STATED GOAL A.
Using the sphere surface area thread, explain how the reply accounts for the surface area being found when only angles are given. Keep it to one to three sentences.
STATED GOAL B.
List every plane named in the reply in the sphere surface area thread.
STATED GOAL C.
Please carry on the sphere surface area thread from the point where it stops.

>> begin READING PASSAGE

# Sphere surface area

• April 9th 2010, 05:25 AM
floater
Sphere surface area
I was wondering if someone could help explain the following to me.

http://i39.tinypic.com/t9a2ax.jpg

$dw = sin(\theta) d\theta d\phi$

If only angles are given, how can you compute the surface area? And is it just trigonometry that is being used to computer the edge lengths?
• April 9th 2010, 07:31 AM
Hello floater
Quote:

Originally Posted by floater
I was wondering if someone could help explain the following to me.

http://i39.tinypic.com/t9a2ax.jpg

$dw = sin(\theta) d\theta d\phi$

If only angles are given, how can you compute the surface area? And is it just trigonometry that is being used to computer the edge lengths?

The sphere is assumed to have a radius of 1 unit. $\theta$ and $\phi$ are the 'latitude' and 'longitude' of any point on its surface.

$\theta$ is the angle measured upwards from the horizontal ( $x$- $z$) plane through the centre of the sphere - the point's 'latitude', as it were.

$\phi$ is the 'longitude' of the point. This is the angle, measured anticlockwise around the 'equator', between two planes: the vertical plane containing the
great circle* through the point and the $y$- $z$ plane.

>> end READING PASSAGE
>> begin INFORMATION SHOWN

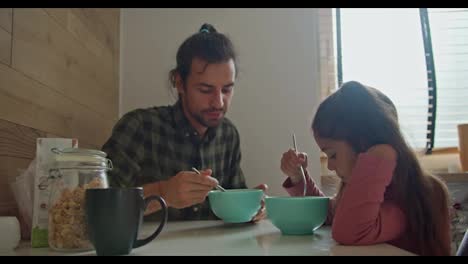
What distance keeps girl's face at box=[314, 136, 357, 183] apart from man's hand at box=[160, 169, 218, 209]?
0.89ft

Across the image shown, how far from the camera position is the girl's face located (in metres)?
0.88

>> end INFORMATION SHOWN
>> begin INFORMATION SHOWN

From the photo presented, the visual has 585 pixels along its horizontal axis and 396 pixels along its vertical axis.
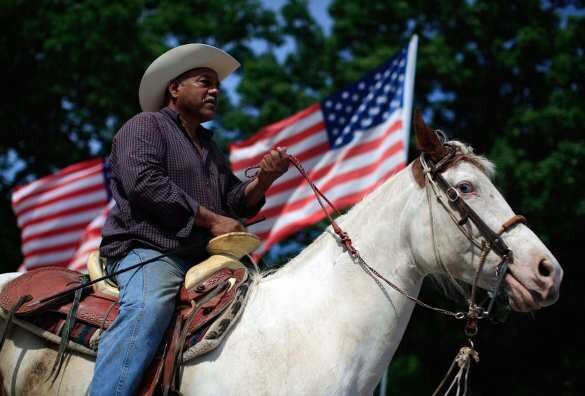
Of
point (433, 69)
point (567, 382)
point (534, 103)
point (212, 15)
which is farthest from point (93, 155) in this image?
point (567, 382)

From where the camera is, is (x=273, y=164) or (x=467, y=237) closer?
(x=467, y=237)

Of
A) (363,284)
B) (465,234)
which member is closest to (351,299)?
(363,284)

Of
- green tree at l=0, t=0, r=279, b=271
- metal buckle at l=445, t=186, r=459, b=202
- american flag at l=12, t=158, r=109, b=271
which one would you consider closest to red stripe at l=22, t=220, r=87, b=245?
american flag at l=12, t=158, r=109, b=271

>> end INFORMATION SHOWN

RESULT A.
The reply says the sphere is assumed to have a radius of 1 unit. With that fixed, θ and φ act as the latitude and longitude of any point on its surface, so the angles alone locate points on the sphere.

RESULT B.
- The horizontal (x-z) plane through the centre of the sphere
- The vertical plane containing the great circle through the point
- The y-z plane

RESULT C.
A neighbouring point $(\theta+d\theta, \phi+d\phi)$ is chosen, defining an area of the sphere's surface which, for small increases in $\theta$ and $\phi$, is approximately rectangular.

Simple trigonometry will show that the radius of the 'circle of latitude' is $\sin\theta$. So an angle of $d\phi$ at its centre is subtended by an arc of length $\sin\theta d\phi$ on its circumference.

The angle $d\theta$ is subtended at the centre of the great circle by an arc of length $d\theta$, since this circle has unit radius.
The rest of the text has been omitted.